Objectives: Terminal warm blood cardioplegia has been shown to enhance myocardial protection in adult patients. However, the cardioprotective effects and the mechanisms of terminal warm blood cardioplegia in pediatric heart surgery were still unknown.
Methods: One hundred three consecutive patients were prospectively randomized to one of two groups. In the control group (n = 52), myocardial protection was achieved with intermittent hyperkalemic cold blood cardioplegia and topical cardiac cooling. In the terminal warm blood cardioplegia group (n = 51), this was supplemented with terminal warm blood cardioplegia before the aorta was declamped. Arterial and coronary sinus blood samples were analyzed to determine myocardial energy metabolism and tissue injury.
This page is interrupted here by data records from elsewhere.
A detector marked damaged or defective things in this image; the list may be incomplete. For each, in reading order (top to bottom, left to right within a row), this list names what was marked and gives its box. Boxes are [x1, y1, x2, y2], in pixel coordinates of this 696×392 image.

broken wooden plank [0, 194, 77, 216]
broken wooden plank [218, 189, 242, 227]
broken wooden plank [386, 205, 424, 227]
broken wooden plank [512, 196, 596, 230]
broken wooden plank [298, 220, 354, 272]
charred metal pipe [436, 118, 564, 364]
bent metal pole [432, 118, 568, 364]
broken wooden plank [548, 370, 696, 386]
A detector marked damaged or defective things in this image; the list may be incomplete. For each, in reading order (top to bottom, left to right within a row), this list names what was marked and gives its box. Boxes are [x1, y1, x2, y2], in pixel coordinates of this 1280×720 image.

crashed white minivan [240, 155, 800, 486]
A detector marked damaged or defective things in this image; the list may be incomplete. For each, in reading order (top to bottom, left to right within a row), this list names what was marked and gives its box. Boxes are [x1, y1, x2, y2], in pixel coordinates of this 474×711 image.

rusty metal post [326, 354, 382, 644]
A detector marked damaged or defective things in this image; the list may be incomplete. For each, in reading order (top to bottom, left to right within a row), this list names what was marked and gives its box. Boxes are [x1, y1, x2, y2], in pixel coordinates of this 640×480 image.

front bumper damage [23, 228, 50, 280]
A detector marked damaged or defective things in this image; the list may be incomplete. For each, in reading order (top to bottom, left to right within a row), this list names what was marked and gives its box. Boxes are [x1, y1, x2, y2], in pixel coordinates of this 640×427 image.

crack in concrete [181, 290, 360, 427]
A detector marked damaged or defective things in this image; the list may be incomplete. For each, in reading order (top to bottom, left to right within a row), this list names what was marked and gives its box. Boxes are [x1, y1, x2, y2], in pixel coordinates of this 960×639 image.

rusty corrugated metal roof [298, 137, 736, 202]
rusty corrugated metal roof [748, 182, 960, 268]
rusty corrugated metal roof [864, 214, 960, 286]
Results: There were no significant differences between the two groups in age (5.5 ± 0.6 years in the control group vs 5.6 ± 0.5 years in the terminal warm blood cardioplegia group), body weight (17.2 ± 1.4 kg in the control group vs 19.8 ± 1.7 kg in the terminal warm blood cardioplegia group), percentage of cyanotic heart diseases (50% in the control group vs 51% in the terminal warm blood cardioplegia group), number of patients who required right ventriculotomy (33% in the control group vs 39% in the terminal warm blood cardioplegia group), cardiopulmonary bypass time (194 ± 12.1 minutes in the control group vs 177 ± 8.6 minutes in the terminal warm blood cardioplegia group), aortic crossclamp time (83.3 ± 5.9 minutes in the control group vs 82.3 ± 5 minutes in the terminal warm blood cardioplegia group), lowest rectal temperature (27.4 ± 0.3°C in the control group vs 28.1 ± 0.3°C in the terminal warm blood cardioplegia group), and myocardial temperature (9.6 ± 0.6°C in the control group vs 9.6 ± 0.7°C in the terminal warm blood cardioplegia group). Spontaneous defibrillation occurred after reperfusion in 80% in the terminal warm blood cardioplegia group, which was significantly (P < .05) higher than the control group (62%). The lactate extraction rate at 60 minutes of reperfusion was significantly (P < .05) higher in the terminal warm blood cardioplegia group (9.0 ± 2.8%) than the control group (-3.3 ± 2.4%). The postreperfusion values of cardiac troponin T (7.4 ± 0.6 ng/mL vs 11.2 ± 1.0 ng/mL at 6 hours; 4.6 ± 0.6 ng/mL vs 9.3 ± 1.6 ng/mL at 18 hours) and heart-type fatty acid binding protein (137 ± 28 ng/mL vs 240 ± 30 ng/mL at 2 hours; 88 ± 19 ng/mL vs 162 ± 26 ng/mL at 3 hours) were significantly (P < .05 vs the control group) lower in the terminal warm blood cardioplegia group.
Conclusion: Terminal warm blood cardioplegia enhances myocardial protection in pediatric cardiac surgery by an improvement in aerobic energy metabolism and a reduction of myocardial injury or necrosis.